I lifted this blurb from the Silverfish website:
We are constantly told that beauty is in the eyes of the beholder. But what if, just as our lives are governed by universal physical laws, the notion of beauty could be reduced to a system of immutable facts? Could there be one universal concept of beauty by which we are all measured? In Viren Swami's intriguing investigation into the science of attractiveness, the author sets out to deconstruct the myths and uncover some of the truths about beauty. Taking the Venus de Milo as his constant companion, Swami embarks on a fascinating journey through historical, cultural, economic and social contexts of this age old debate. On his way he encounters an impressive gallery of advocates and adversaries: from Plato to Michelangelo, from Rubens to Manet, from Darwin to Stephan Jay Gould; Shakespeare to Naomi Wolf.
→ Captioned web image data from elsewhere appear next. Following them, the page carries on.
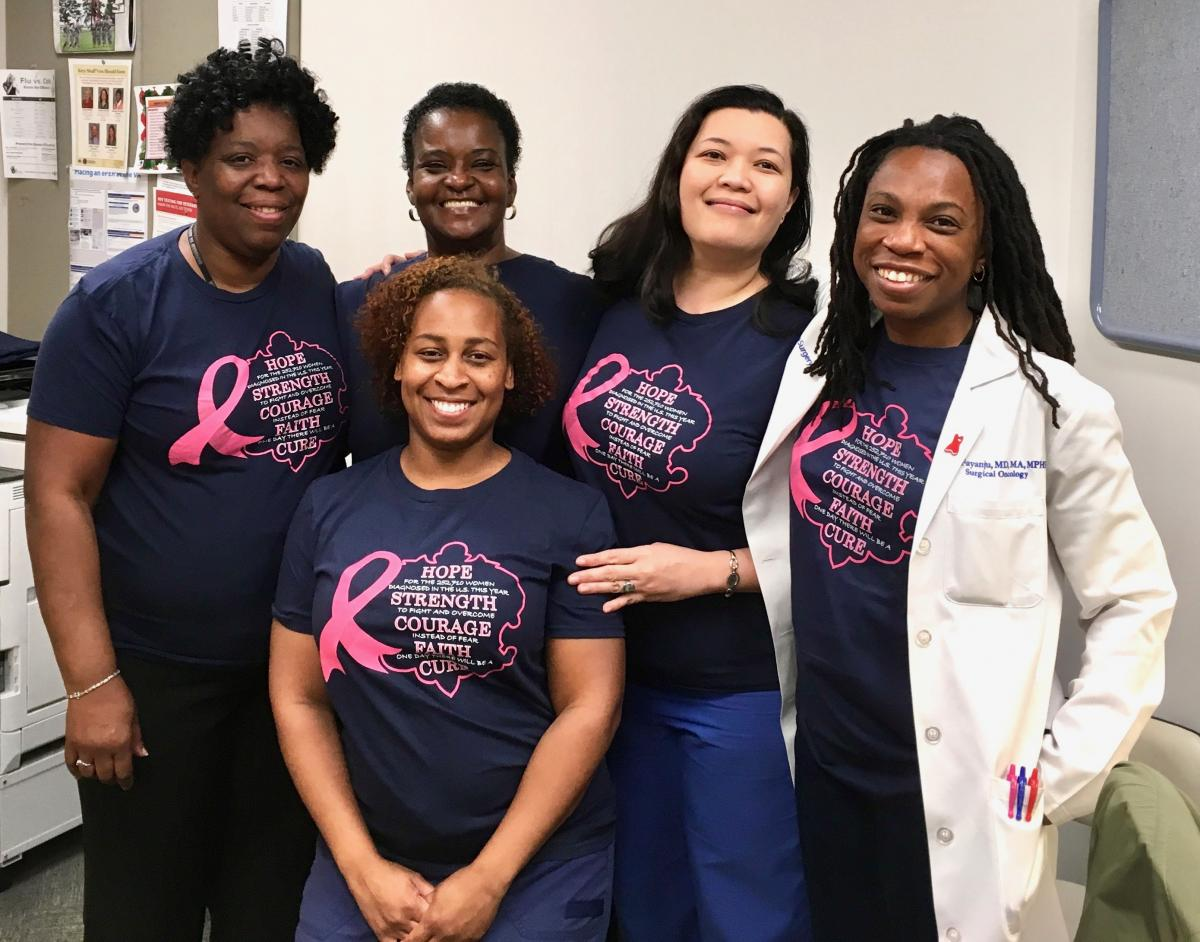CAPTION: Duke Cancer Institute breast surgeon Lola Fayanju, MD (far right), the director of the Breast Clinic at the Durham Veterans Affairs Medical Center,  joins her breast clinic staff for a team photo on June 15.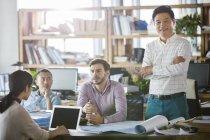Architectes, discutant de travail dans office tandis que l'homme d'âge mûr souriant et regardant à huis clos — Photo de stock
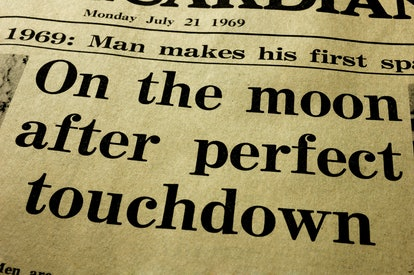 History. Close-up of the headline from a paper, the day after the first man landed on the Moon.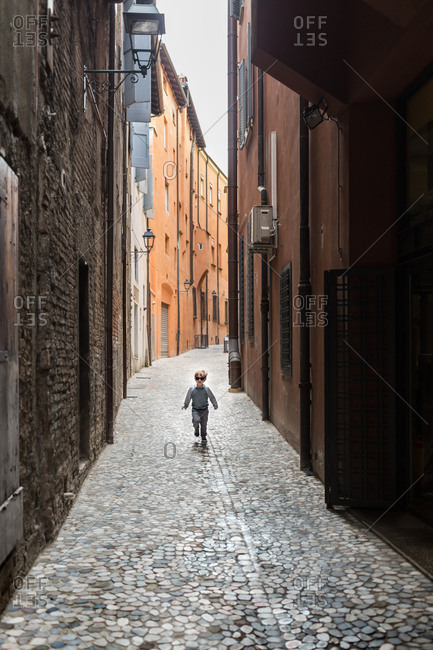 Boy walking cobblestone alley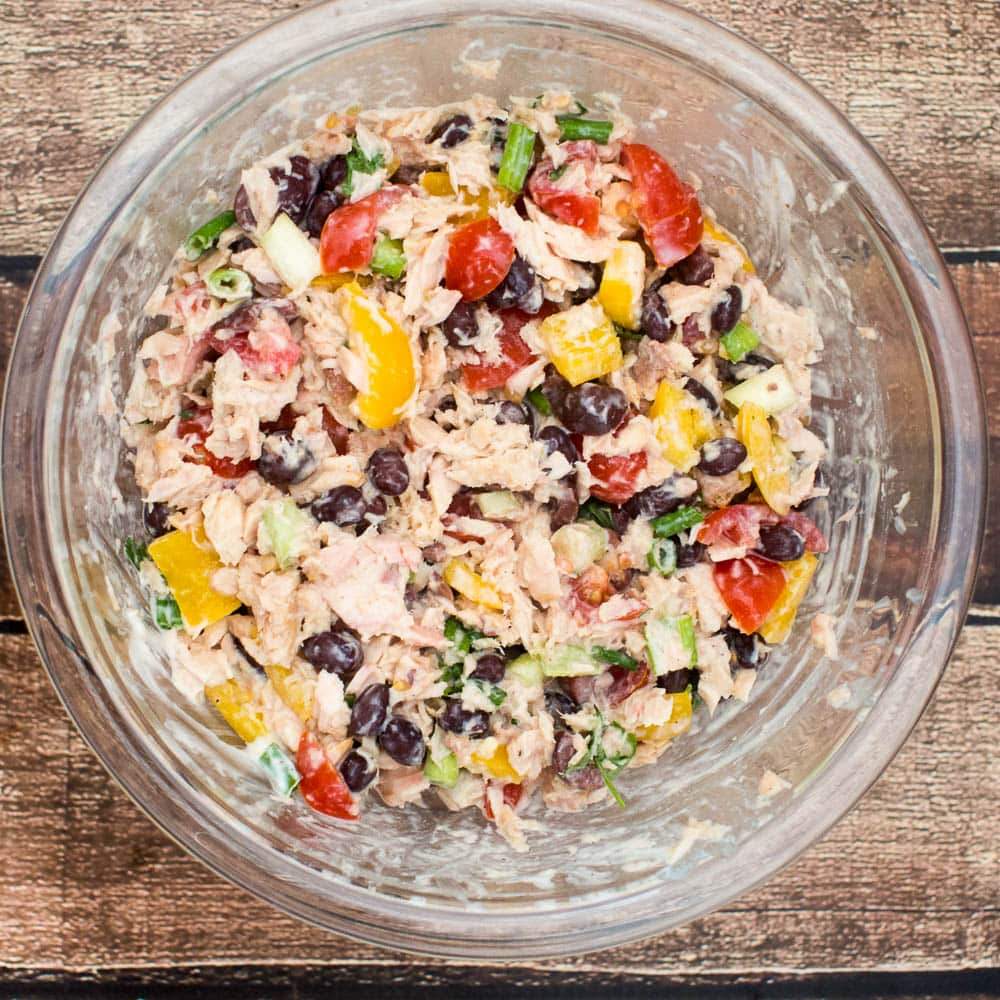 Southwestern Tuna Salad - an easy and healthy lunch idea featuring tuna fish with black beans, tomatoes and cilantro, with a Greek yogurt dressing.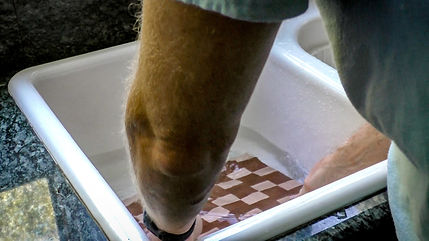Soaking the cutting board in water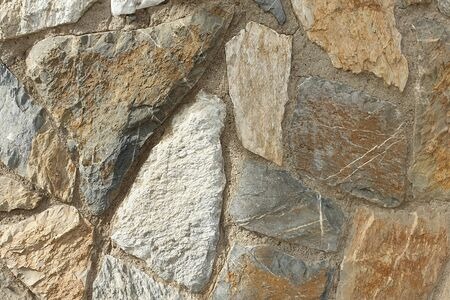 A stone wall of raw stone. Texture of stone. Stone wall.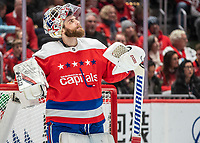 WASHINGTON, DC - JANUARY 31: Braden Holtby #70 of the Washington Capitals  looks up at the video screen after the first Islander goal during a game between New York Islanders and Washington Capitals at Capital One Arena on January 31, 2020 in Washington, DC.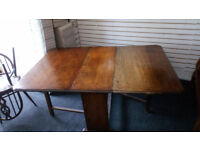 SOLID OAK GATE LEG EXTENDING DINING TABLE REALLY NICE DESIGN AND SOLID STRUCTURE SIZE BELOW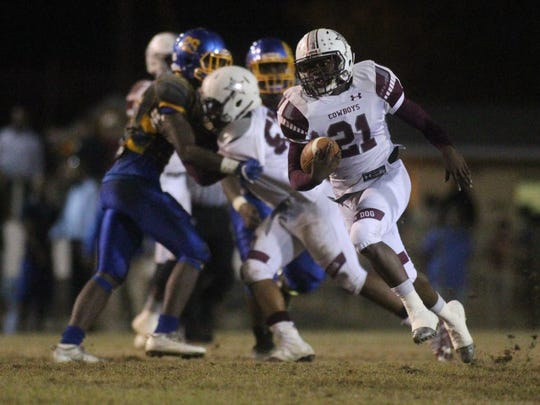 Madison County running back Vinsonta Allen rumbles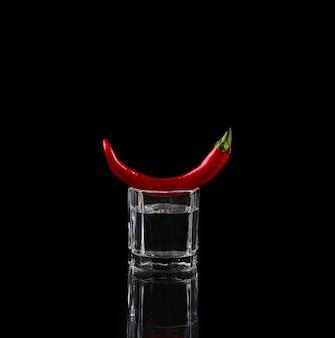 Hot chili peper in een shot glas met een vuur op zwart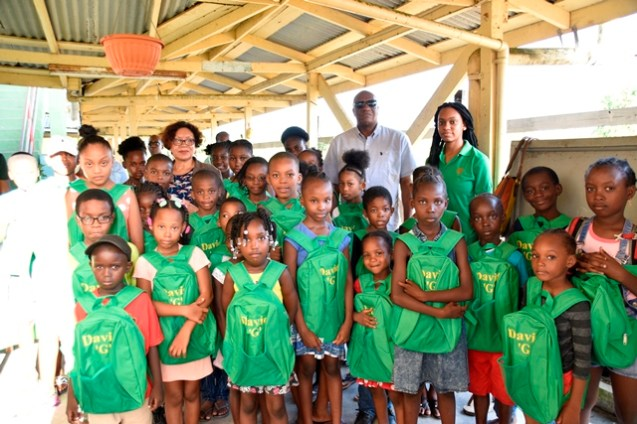 Minister within the Ministry of Indigenous Peoples' Affairs, Hon. Valerie Garrido-Lowe and Director General of the Ministry of the Presidency with children from the Stanleytown community who were gifted David 'G' School bags.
The definitive guide to psychologists, art historians and philosophers of science, this highly accessible and wide ranging exploration is also an indispensable introduction for any of us who has ever wondered what constitutes the body beautiful.
Viren Swami is currently living in London. He is a Research Associate at the University of Liverpool, UK. He received his doctorate from University College London, where he specialized in evolutionary psychology. His current research interests include interpersonal attraction, especially across cultures, and gender studies. He has also written (with Adrian Furnham) The Psychology of Physical Attraction, as well as numerous psychological studies.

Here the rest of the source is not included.